I cartelli stradali e i prefissi telefonici sono ancora quelli di Kiev, il fuso orario e la moneta sono quelli di Mosca. A proposito di monete: chi volesse venire in vacanza a Yalta farà meglio a portare un bel po’ di contanti: Visa, Mastercard e tanti altri marchi globali sono scomparsi.

“La Crimea ha delle ottime possibilità di diventare quasi una seconda Sochi”, commenta un turista di San Pietroburgo. “L’unico fastidio che ho sperimentato qui è il fatto che le carte di credito non funzionano, per cui raccomando agli altri turisti di portare molti liquidi”.
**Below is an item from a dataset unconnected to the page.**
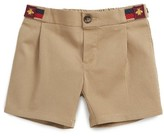 Gucci Toddler Boy's Bermuda Shorts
Altro problema, la carenza di cibo sugli scaffali: prima dell’annessione, molti prodotti arrivavano dall’Ucraina. La quale ora, ovviamente, non permette alle sue aziende di “esportare” in quello che considera un suo territorio.

L’inflazione è alle stelle e si sta mangiando anche l’aumento dei salari e delle pensioni voluto da Vladimir Putin per i nuovi concittadini.

Le forniture arrivano dalla Russia, via mare, attraverso quello stretto di Kerch dove Mosca ha promesso di costruire un ponte. Farà meglio a sbrigarsi: il turismo, da cui dipende una famiglia su tre, ha visto il numero di visitatori contrarsi di un terzo l’anno scorso: gli ucraini, un tempo la maggioranza, si sono volatilizzati. Per ora, per i russi le alternative sono il traghetto o l’aereo.